WEST CARROLLTON, Ohio (WDTN) – A student-run coffee shop in West Carrollton is breaking barriers and helping students thrive. 

The Pirate Bay Cafe started in 2016. It’s a coffee shop inside West Carrollton High School run entirely by special education students where they learn everything from job experience to life skills. 

“It mostly gives us the opportunity to interact with other people and also gives us good job experience for when we go out into the real world,” said senior Zachary Wills. “I’m mostly the cashier here and I mostly just take people’s money when they ask for drinks and stuff.” 

“Basically, what I do I make cappuccino for people I serve,” said senior Desmond Harshaw. 

Interventionist Brad Carlisle oversees operations.

“All of the equipment in that kiosk is hand-operated. It’s not just – push a button and make a drink. These kids are baristas,” said Carlisle. “Special needs kids are people too, and they have aspirations and hopes of getting meaningful, gainful employment, and this is a good tool to get them there.” 

Emily Biggs is the job coach. 

“We have students in the coffee shop that are nonverbal, but they use their devices or they use their hands,” said Biggs. 

Senior David Reese is one of them. He uses a device to communicate. 

Serving up coffee, these students are not just making drinks, they’re learning social skills.

“I like seeing my friends and working with my coworkers,” said sophomore Krystal Martin. “I work on the cappuccino machines.”

The cafe also gives students a taste of some real-world experience. 

“I like passing (drinks) out to people and giving them what they want and making sure that they like the drink,” said junior Franando Miliner. 

For Biggs, the program is rewarding in many ways. 

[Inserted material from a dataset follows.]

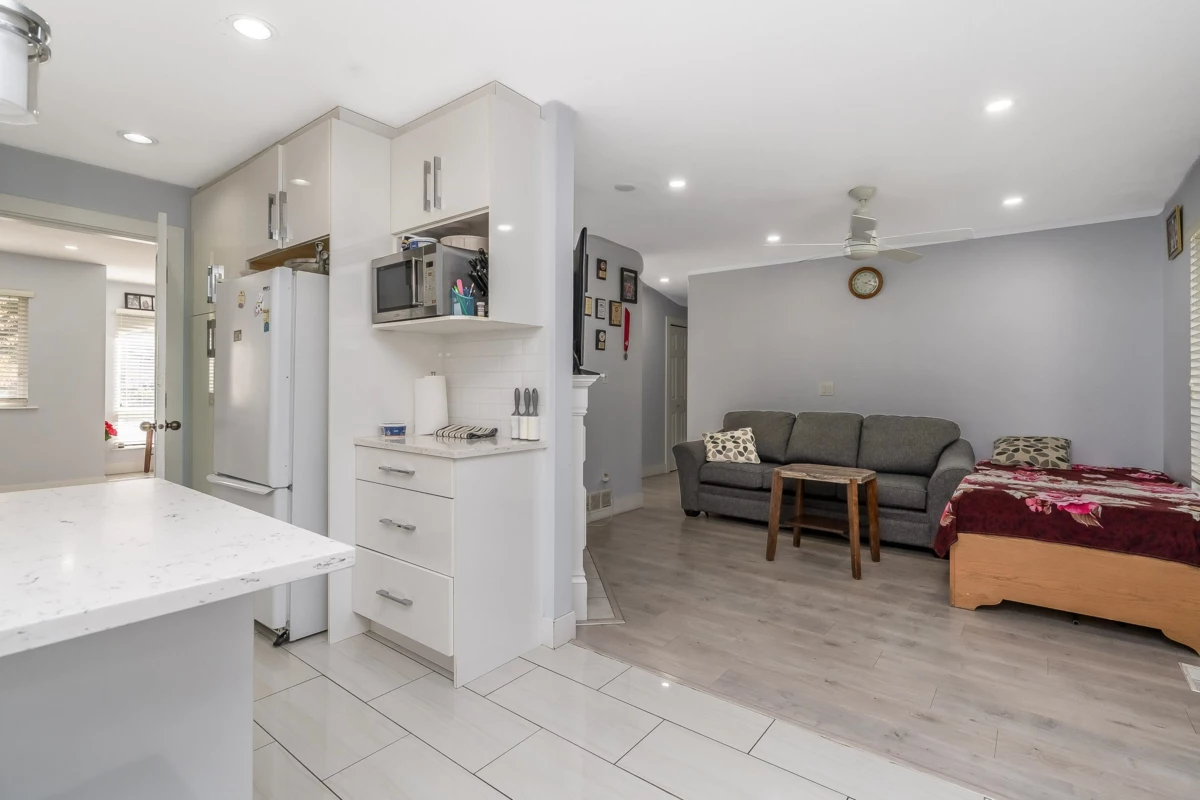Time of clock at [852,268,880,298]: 2:18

“I work in special needs, and I go home to special needs. My son is essentially nonverbal and gets overstimulated at times. So having a program, it kind of touches on my mama heart,” said Biggs, whose 8-year-old son has autism. 

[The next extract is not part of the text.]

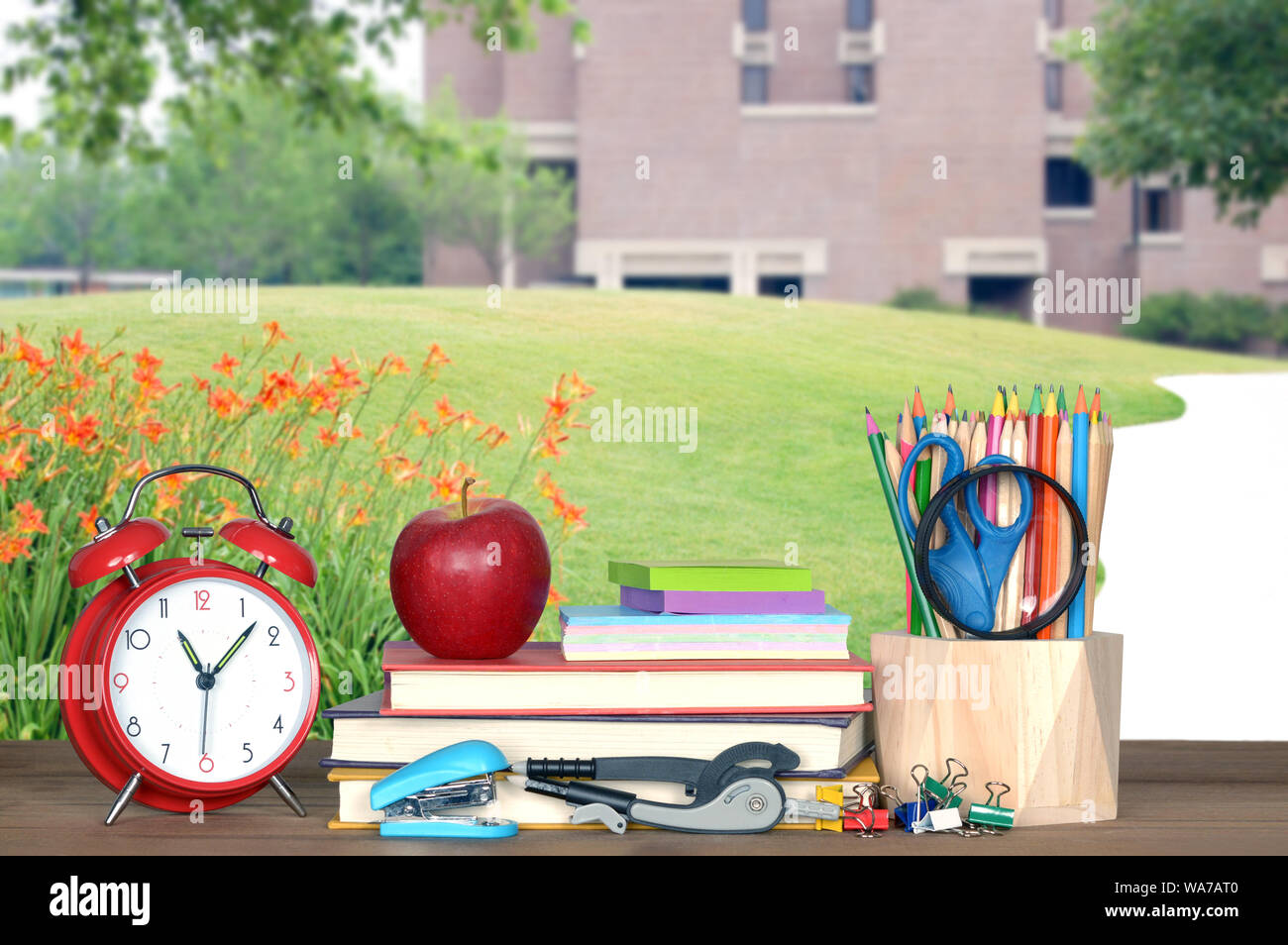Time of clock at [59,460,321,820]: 11:07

The cafe is also a way to help these students build confidence.

“I learn confidence because I have to stand up and make sure I’m confident enough to speak to the person and communicate more,” said Miliner. 

“We get to do the toppings. We get to communicate with people, talk to people,” said freshman Kiersten Vanderpool. “The hardest part for me is like trying to like keep up with everybody else’s order.”

As they fill orders and work different roles at the cafe, the students continue to grow. 

“We have kids that start out and they talk with their eyes down, they don’t communicate, or they don’t want to talk, and this is so important,” said Biggs. “By senior year, they’re running the coffee shop.” 

“You see how much they’ve grown when they first come in to when they leave. It’s very rewarding,” said Carlisle. 

The Pirate Bay Cafe is open Monday through Friday from 7:30 a.m. to 10:20 a.m. to staff, students, and outside customers.